WHAT TO DO »
Replace "tree trunk" with "tree stem" and reproduce the lines from the one containing "From the list" through the one containing "4083 millimetres", inclusive, changing nothing else.

INPUT RECORDS »
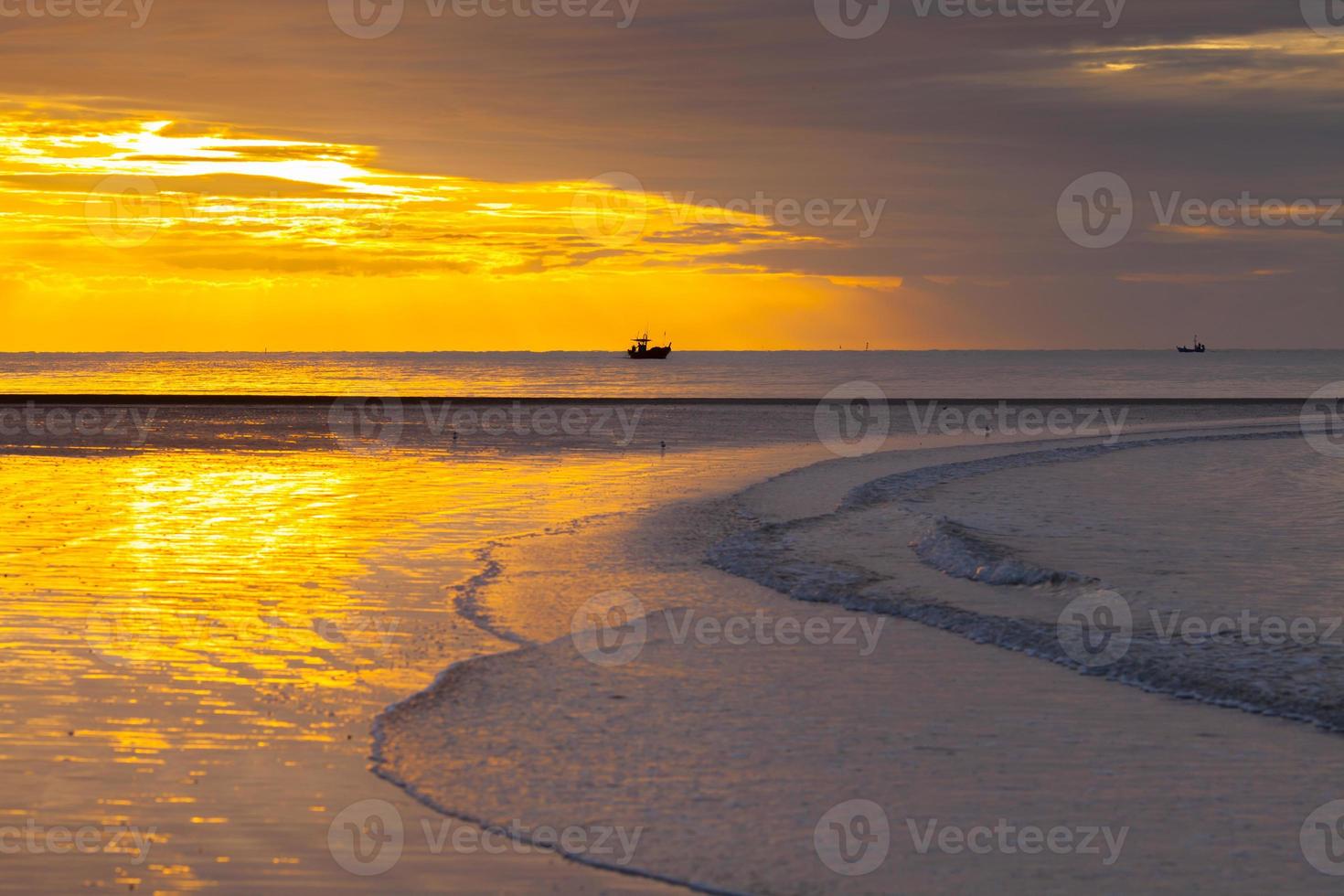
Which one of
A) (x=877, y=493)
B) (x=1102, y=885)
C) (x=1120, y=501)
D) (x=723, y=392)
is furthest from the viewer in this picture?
(x=723, y=392)

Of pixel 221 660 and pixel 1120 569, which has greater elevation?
pixel 1120 569

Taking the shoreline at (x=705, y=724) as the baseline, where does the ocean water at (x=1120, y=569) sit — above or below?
above

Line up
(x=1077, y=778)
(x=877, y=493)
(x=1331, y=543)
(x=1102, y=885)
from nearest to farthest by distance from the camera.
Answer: (x=1102, y=885) → (x=1077, y=778) → (x=1331, y=543) → (x=877, y=493)

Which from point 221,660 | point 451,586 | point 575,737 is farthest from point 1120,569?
point 221,660

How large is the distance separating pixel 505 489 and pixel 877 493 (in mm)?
9362

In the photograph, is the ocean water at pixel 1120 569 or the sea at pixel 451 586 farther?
the ocean water at pixel 1120 569

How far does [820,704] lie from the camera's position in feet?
40.7

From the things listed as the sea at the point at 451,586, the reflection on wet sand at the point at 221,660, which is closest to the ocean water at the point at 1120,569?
the sea at the point at 451,586

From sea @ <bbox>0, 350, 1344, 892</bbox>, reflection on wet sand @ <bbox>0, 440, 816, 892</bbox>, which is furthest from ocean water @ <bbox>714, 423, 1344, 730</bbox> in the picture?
reflection on wet sand @ <bbox>0, 440, 816, 892</bbox>

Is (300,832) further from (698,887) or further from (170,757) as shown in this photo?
(698,887)

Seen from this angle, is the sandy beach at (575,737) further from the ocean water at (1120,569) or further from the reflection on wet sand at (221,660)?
the ocean water at (1120,569)

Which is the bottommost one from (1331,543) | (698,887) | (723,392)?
(698,887)

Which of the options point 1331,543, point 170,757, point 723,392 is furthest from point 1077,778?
point 723,392

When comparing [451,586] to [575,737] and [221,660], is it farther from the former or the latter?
[575,737]
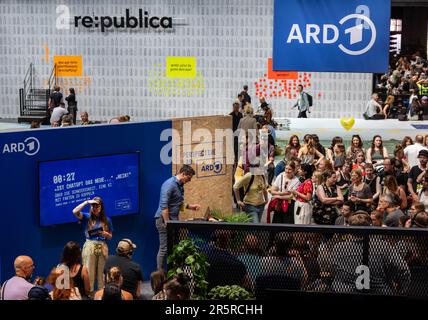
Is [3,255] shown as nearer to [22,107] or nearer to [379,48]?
[379,48]

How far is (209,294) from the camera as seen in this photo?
4012mm

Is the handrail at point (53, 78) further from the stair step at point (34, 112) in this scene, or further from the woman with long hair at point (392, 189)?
the woman with long hair at point (392, 189)

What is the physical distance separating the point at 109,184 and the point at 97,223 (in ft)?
2.34

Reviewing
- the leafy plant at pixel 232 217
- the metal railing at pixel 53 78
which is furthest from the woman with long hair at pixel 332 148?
the metal railing at pixel 53 78

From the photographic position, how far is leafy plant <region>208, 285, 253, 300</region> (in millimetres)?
3742

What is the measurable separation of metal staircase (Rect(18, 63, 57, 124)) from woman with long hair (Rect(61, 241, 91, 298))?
1749 cm

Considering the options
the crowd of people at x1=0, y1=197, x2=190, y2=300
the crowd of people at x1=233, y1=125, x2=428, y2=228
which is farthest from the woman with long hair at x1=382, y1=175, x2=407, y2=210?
the crowd of people at x1=0, y1=197, x2=190, y2=300

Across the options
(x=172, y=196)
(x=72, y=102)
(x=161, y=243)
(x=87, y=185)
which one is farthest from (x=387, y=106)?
(x=87, y=185)

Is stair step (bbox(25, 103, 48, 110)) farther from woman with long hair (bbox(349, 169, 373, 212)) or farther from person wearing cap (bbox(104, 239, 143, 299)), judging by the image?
person wearing cap (bbox(104, 239, 143, 299))

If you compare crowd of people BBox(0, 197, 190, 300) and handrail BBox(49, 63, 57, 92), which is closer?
crowd of people BBox(0, 197, 190, 300)

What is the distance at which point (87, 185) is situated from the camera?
9250 mm

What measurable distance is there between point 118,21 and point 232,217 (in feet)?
51.6

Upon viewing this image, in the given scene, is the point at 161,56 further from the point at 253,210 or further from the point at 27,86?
the point at 253,210

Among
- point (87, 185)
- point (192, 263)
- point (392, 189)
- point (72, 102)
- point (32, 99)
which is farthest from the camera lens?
point (32, 99)
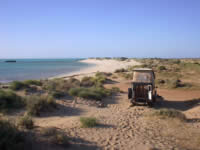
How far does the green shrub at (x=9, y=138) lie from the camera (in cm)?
374

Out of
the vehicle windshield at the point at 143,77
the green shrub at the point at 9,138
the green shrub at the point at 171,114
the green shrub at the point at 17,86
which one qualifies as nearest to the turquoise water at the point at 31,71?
the green shrub at the point at 17,86

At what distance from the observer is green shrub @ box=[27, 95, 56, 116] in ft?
24.9

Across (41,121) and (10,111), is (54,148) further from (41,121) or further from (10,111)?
(10,111)

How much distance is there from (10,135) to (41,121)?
8.99 ft

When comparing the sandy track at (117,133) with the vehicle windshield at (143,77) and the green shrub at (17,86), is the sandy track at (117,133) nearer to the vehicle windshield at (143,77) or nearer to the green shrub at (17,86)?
the vehicle windshield at (143,77)

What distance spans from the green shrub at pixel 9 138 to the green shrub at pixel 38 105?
327 centimetres

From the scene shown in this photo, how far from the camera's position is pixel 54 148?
4293 millimetres

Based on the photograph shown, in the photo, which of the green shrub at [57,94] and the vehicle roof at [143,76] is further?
the green shrub at [57,94]

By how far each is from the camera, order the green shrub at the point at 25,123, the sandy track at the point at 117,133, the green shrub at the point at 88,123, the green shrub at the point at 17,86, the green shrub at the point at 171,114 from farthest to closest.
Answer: the green shrub at the point at 17,86 → the green shrub at the point at 171,114 → the green shrub at the point at 88,123 → the green shrub at the point at 25,123 → the sandy track at the point at 117,133

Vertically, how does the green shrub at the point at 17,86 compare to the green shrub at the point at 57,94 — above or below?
above

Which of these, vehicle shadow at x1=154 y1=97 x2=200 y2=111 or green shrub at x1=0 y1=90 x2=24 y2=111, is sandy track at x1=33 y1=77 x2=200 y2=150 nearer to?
green shrub at x1=0 y1=90 x2=24 y2=111

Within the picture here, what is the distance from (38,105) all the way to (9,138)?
4.00 meters

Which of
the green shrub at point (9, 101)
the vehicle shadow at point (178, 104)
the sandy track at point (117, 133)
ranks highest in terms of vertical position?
the green shrub at point (9, 101)

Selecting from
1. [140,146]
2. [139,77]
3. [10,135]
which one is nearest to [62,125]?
[10,135]
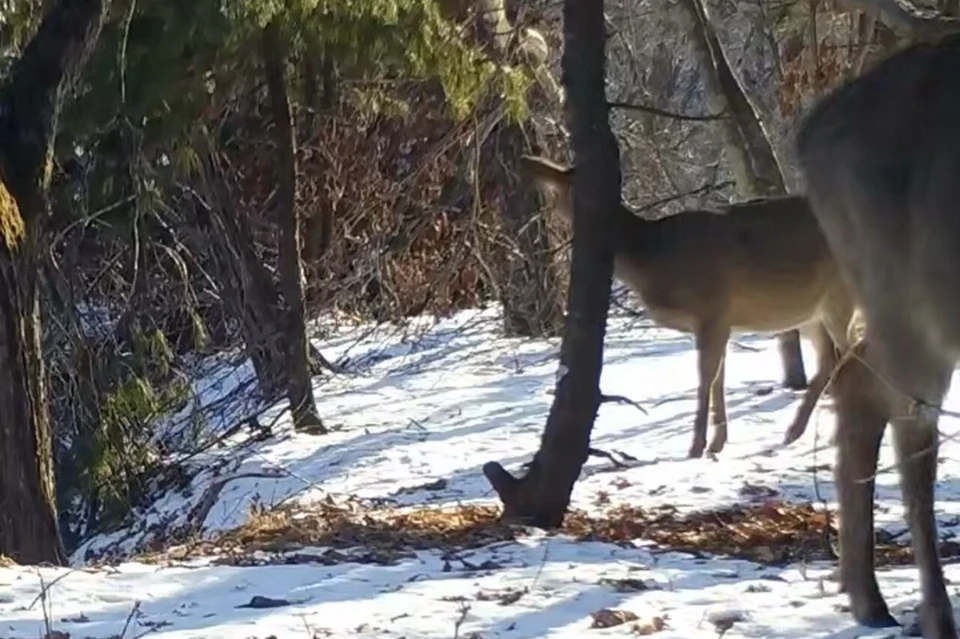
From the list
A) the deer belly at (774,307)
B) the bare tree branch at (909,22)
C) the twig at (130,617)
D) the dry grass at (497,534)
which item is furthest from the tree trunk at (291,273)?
the twig at (130,617)

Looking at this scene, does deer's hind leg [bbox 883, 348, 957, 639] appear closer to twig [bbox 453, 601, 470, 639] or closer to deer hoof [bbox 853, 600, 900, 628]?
deer hoof [bbox 853, 600, 900, 628]

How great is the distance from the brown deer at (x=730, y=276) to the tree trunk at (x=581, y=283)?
4083 millimetres

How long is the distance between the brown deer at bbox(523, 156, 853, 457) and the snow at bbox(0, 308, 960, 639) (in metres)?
0.58

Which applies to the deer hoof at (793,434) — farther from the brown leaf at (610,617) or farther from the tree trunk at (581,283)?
the brown leaf at (610,617)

EXERCISE RESULT »
From the list
A) the deer belly at (774,307)
B) the bare tree branch at (909,22)
C) the twig at (130,617)
D) the dry grass at (497,534)
which item is furthest from the tree stem at (291,273)?
the twig at (130,617)

Looking at this scene, does deer's hind leg [bbox 883, 348, 957, 639] appear closer to twig [bbox 453, 601, 470, 639] or closer to deer hoof [bbox 853, 600, 900, 628]?
deer hoof [bbox 853, 600, 900, 628]

How great is the distance from the brown deer at (x=730, y=276) to the tree stem at (x=581, y=283)?
4083 millimetres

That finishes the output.